Excerpt from a dataset:
####

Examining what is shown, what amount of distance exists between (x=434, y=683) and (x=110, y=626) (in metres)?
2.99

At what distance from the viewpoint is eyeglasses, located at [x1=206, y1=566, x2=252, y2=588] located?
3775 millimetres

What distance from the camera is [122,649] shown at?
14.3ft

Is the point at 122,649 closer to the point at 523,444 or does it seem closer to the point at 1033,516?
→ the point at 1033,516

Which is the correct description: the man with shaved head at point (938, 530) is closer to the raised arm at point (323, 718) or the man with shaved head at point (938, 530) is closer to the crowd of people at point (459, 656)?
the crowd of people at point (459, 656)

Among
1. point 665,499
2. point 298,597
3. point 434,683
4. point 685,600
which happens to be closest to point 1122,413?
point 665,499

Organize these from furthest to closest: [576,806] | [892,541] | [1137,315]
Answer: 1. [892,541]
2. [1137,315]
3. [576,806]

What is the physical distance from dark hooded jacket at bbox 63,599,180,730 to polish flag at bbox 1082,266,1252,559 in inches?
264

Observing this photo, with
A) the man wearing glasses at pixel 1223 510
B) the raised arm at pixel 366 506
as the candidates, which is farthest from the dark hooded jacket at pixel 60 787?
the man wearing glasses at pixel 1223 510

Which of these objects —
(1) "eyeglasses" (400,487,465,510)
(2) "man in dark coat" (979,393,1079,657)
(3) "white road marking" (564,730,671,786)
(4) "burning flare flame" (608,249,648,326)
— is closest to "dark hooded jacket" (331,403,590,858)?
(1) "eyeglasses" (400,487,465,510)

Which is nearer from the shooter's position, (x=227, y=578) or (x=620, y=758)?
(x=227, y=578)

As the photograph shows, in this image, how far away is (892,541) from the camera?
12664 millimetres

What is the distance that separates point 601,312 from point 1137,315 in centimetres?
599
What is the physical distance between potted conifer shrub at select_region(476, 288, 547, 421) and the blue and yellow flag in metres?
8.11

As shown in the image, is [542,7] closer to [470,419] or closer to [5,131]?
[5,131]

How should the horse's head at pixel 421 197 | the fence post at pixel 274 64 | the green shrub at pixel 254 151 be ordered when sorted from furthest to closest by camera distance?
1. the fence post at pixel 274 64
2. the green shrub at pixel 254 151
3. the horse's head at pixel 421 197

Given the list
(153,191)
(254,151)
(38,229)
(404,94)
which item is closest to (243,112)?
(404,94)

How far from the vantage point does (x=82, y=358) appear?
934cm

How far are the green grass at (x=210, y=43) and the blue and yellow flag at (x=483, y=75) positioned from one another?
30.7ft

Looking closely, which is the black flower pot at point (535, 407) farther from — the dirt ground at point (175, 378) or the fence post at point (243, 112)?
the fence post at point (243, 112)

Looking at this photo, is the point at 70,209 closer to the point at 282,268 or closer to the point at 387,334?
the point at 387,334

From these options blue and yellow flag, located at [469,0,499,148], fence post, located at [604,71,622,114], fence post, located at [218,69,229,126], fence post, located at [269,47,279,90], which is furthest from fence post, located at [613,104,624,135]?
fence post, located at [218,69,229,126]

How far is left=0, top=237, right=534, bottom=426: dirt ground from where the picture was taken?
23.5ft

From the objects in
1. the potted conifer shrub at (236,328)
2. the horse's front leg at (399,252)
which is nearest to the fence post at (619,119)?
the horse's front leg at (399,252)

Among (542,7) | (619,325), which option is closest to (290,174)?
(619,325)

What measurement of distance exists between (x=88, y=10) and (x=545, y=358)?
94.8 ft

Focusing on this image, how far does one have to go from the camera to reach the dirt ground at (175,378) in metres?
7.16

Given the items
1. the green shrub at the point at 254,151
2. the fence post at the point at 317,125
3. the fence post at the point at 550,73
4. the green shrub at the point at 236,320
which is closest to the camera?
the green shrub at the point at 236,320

####

DO THIS:
Rewrite everything from the line containing "Focusing on this" down to the end of the material as a Markdown table with the columns No. and Line, numbering each line and leaving out blank lines.

REPLY TO THE TASK:
| No. | Line |
|---|---|
| 1 | Focusing on this image, how far does one have to go from the camera to reach the dirt ground at (175,378) in metres? |
| 2 | 7.16 |
| 3 | Given the items |
| 4 | 1. the green shrub at the point at 254,151 |
| 5 | 2. the fence post at the point at 317,125 |
| 6 | 3. the fence post at the point at 550,73 |
| 7 | 4. the green shrub at the point at 236,320 |
| 8 | which is closest to the camera? |
| 9 | the green shrub at the point at 236,320 |